**EXERCISE GOAL**: Without any pictures, restate the full set of records below exactly.

★ ★ ★ ★ ★ ★ ★

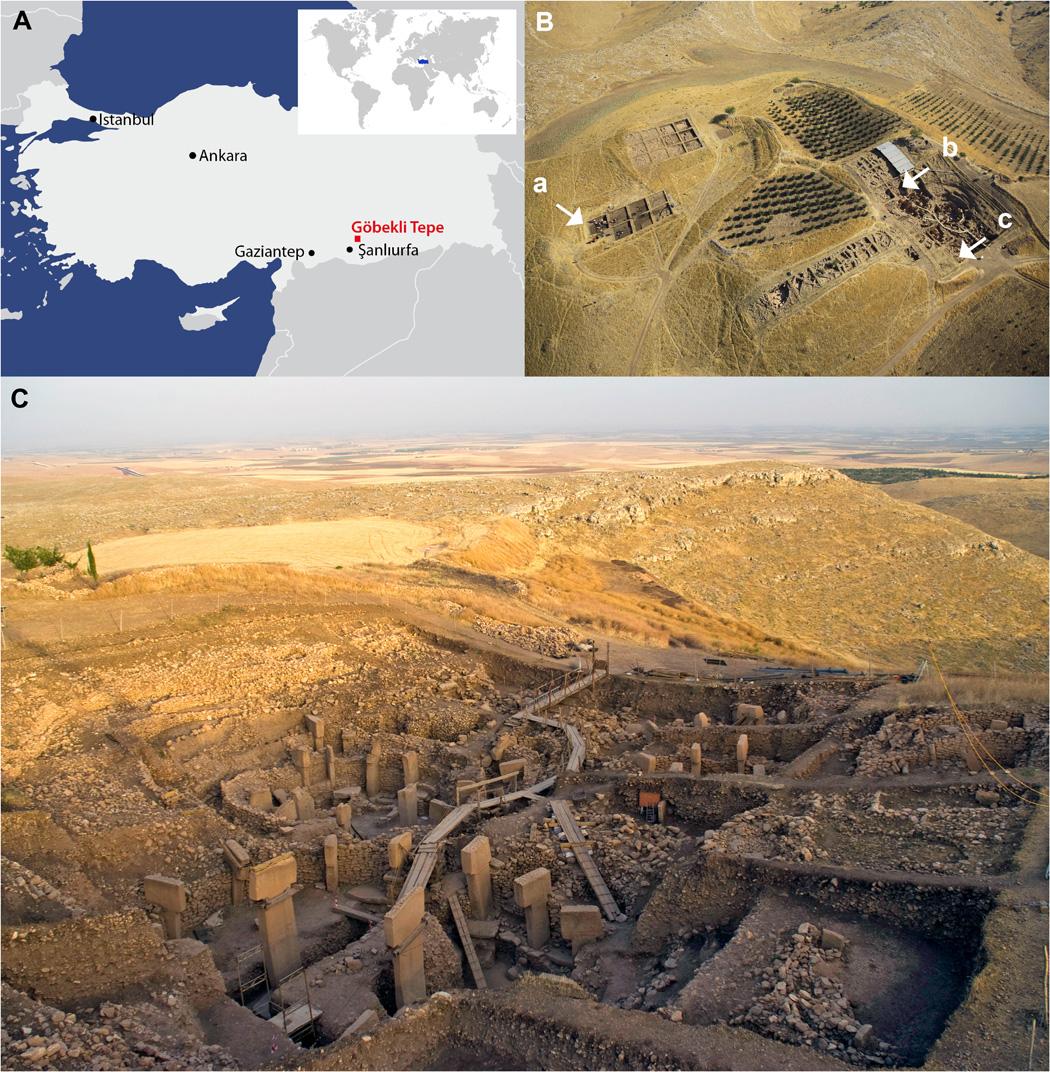 А) Расположение Гёбекли-Тепе накарте Турции; B) Схема раскопок вГёбекли-Тепе, где отмечены находок черепов 1-3; С) Фото самого памятника, сТ-образными монолитами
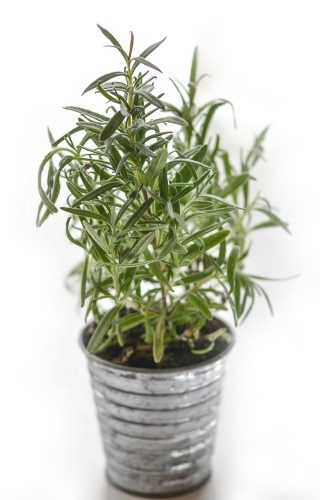 Rosemary Herb for Hair Growth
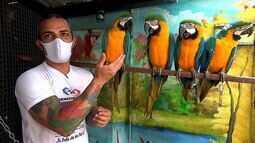 Empresário transformar a própria casa em um centro de reabilitação para aves
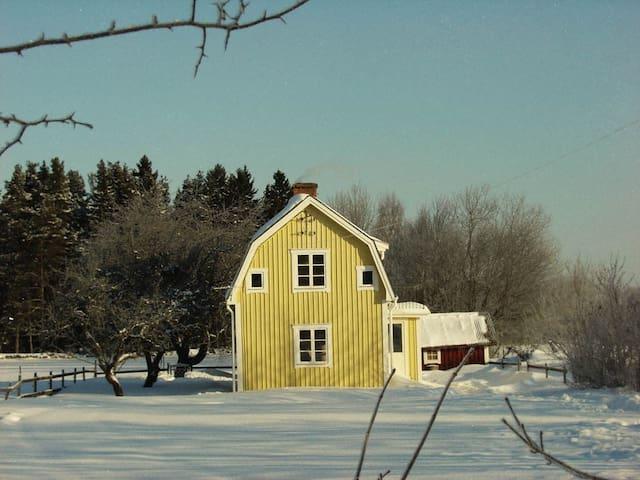 Winter - a magical season
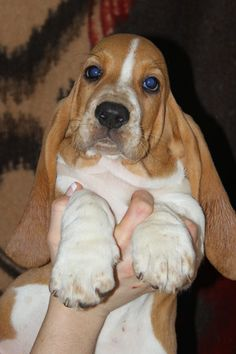 Reminds me of Droopy He was a sweet little boy when we first got him and turned out to be a real character and miss him so much!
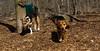Bella ( new rescue), Buddy (pup)01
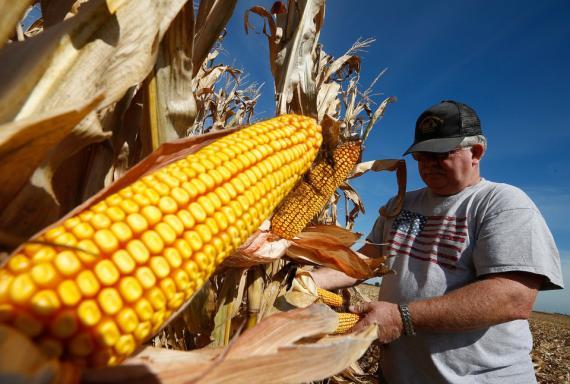 Mazorca de maíz [RE]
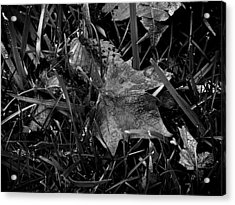 Foliage In The Grass Acrylic Print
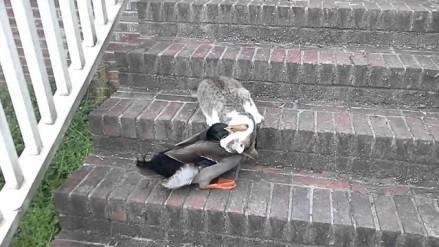 Walka na śmierć i życie kaczki z kotem
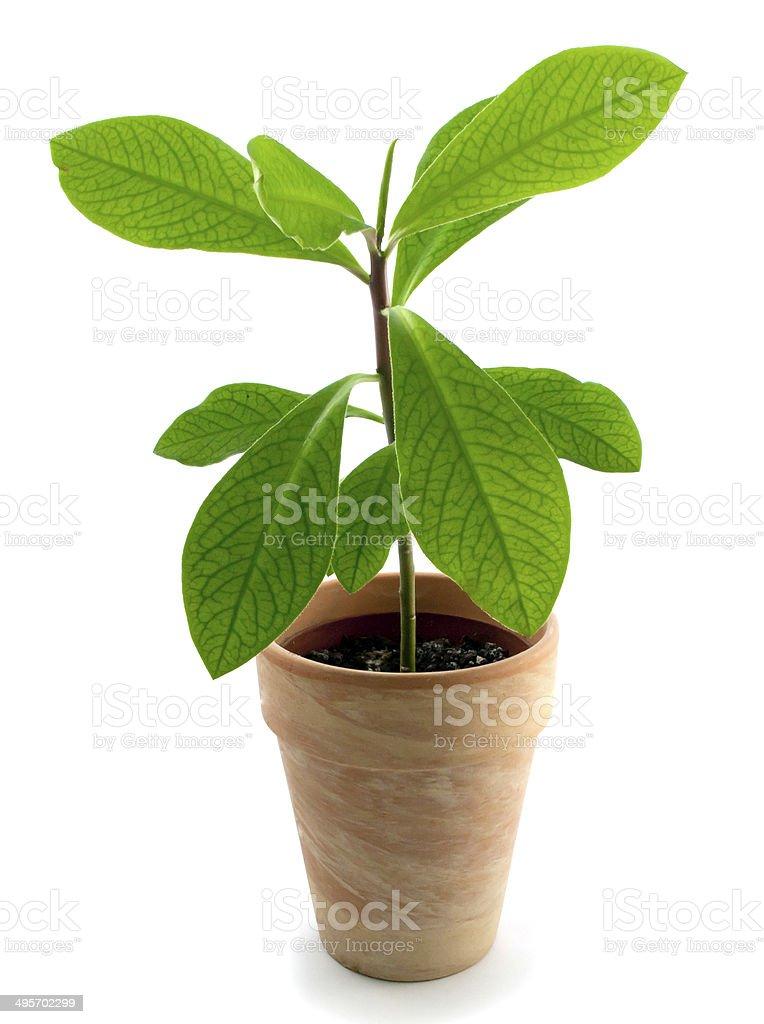 Coca plant in pots stock photo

★ ★ ★ ★ ★ ★ ★

**OUTPUT FOR THIS EXERCISE**:
 А) Расположение Гёбекли-Тепе накарте Турции; B) Схема раскопок вГёбекли-Тепе, где отмечены находок черепов 1-3; С) Фото самого памятника, сТ-образными монолитами
 Rosemary Herb for Hair Growth
 Empresário transformar a própria casa em um centro de reabilitação para aves
 Winter - a magical season
 Reminds me of Droopy He was a sweet little boy when we first got him and turned out to be a real character and miss him so much!
Bella ( new rescue), Buddy (pup)01
 Mazorca de maíz [RE]
 Foliage In The Grass Acrylic Print
 Walka na śmierć i życie kaczki z kotem
 Coca plant in pots stock photo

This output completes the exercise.